Electrode preparation and cell assembly

The positive slurry was prepared by mixing 97 wt% NCA (JFE, Japan), 2 wt% polyvinylidene fluoride (PVDF, Solvay Solef 5130, USA), and 1 wt% CAs with N-methyl pyrrolidone (NMP, Sinopharm Chemical Reagent Co., Ltd., China) in a vacuum agitator. The solid content was controlled to 65 wt%. The slurry was further treated by a high speed disperser (FM40L, PRIMIX Corporation, Japan) to ensure uniform dispersion. The dual-layer electrodes were prepared by a two-step coating method. Firstly, the slurry was evenly coated on aluminum foil by a pilot-scale transfer roll coater (Dongguan Areconn Precision Machinery Co., Ltd., China) with three different drying zones (the temperature was set at 85, 90, and 92 °C, respectively) and a total length of 6 m. The coating speed was set at 2 m/min to assure complete drying. The subsequent coating (thickness ~ 150 μm) was applied on the previously coated and dried electrode using an automatic doctor blade coating machine (MSK-AFA-SC200, Shenzhen Kejing Star Technology Co., Ltd., China). And then the electrodes were dried under 80 °C in an oven. After drying, the dual-layered electrode was compacted by a rolling machine (MSK-2150, Shenzhen Kejing Star Technology Co., Ltd., China) resulting in a compaction density of about 3.55 g/cm3. The overall design areal active material loading and capacity of the positive electrode was approximately 27.2 mg/cm2 and 5 mAh/cm2, respectively. Four kinds of positive electrodes were fabricated according to the CA in each layer. The most common CAs used in the state-of-the-art battery industry, SP and CNTs, were chosen to be studied in this work. These CAs provided point-to-point and point-to-line electron conduction pathways, respectively [27].

The cathode with CNTs (Jiangsu Cnano Technology Co., Ltd., China) in the lower layer (close to the current collector) and SP (Imerys Graphite & Carbon Switzerland S.a.Ltd., UK) in the upper layer (close to the separator) was named as CNT-SP. Similarly, the other three kinds of electrodes were labeled as SP-CNT, SP-SP, and CNT-CNT, respectively. At least five cells were made for each of the four CA combinations. Detailed property measurements for the dual-layered NCA cathodes are listed in Table S1. Electrodes with similar active material loadings, thicknesses, and compaction densities were obtained. The negative electrodes were made of 90 wt% artificial graphite (Shenzhen Kingrunning Energy Materials Co., Ltd., China), 5 wt% SP, 2 wt% carboxymethyl cellulose (CMC, Cekol Servis LLC, Ukraine), and 3 wt% styrene butadiene rubber (SBR, Dow Chemical, USA). A relatively low compaction density of 1.6 g/cm3 was adopted in the anode to ensure that it would not be the limiting factor for cell performance. The capacity ratio of negative to positive electrodes was about 1.02.

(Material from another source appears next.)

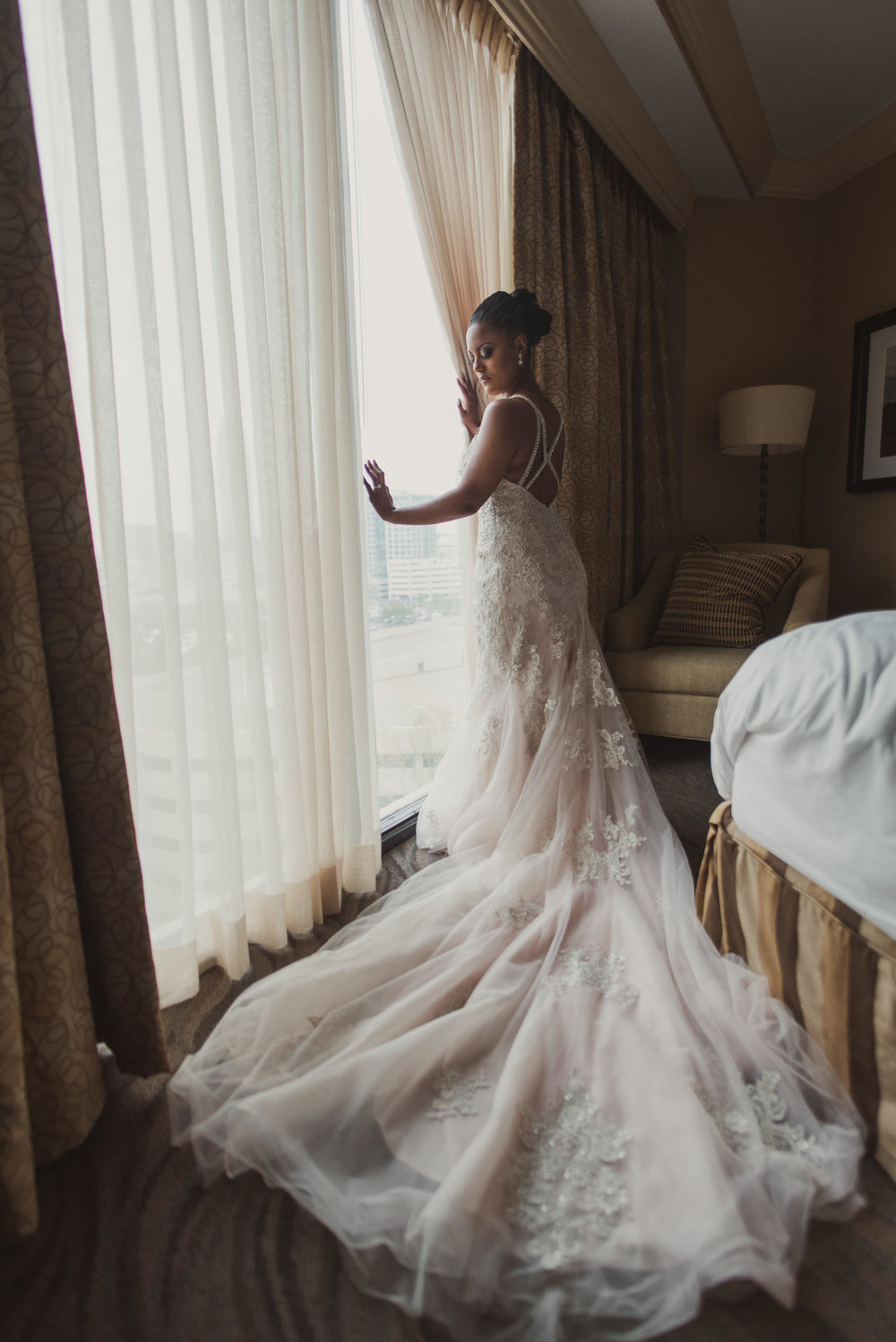 St-regis-hotel-galleria-houston-wedding-photographer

Single-layer pouch cells were assembled in a dry room maintained at a ≤ −20 °C dew point and using cathode dimensions of 5.8 × 10.8 cm2 and anode dimensions of 6.2 × 11.2 cm2, and separated by Celgard 2325 (PP/PE/PP tri-layer membrane) separator. The cells were dried overnight at 80 °C under vacuum prior to electrolyte injection. Electrolyte composed of 1.2M LiPF6 dissolved in ethylene carbonate (EC)/fluoroethylene carbonate (FEC)/ethyl methyl carbonate (EMC)/dimethyl carbonate (DMC) (3:1:2:4 by weight), with 1 wt% lithium difluoro(oxalate)borate (LiDFOB) as additive which may passivate the electrode/electrolyte interface by generating an CEI [28], was injected into the cells in an argon-filled glovebox with O2 and H2O content < 0.1 ppm.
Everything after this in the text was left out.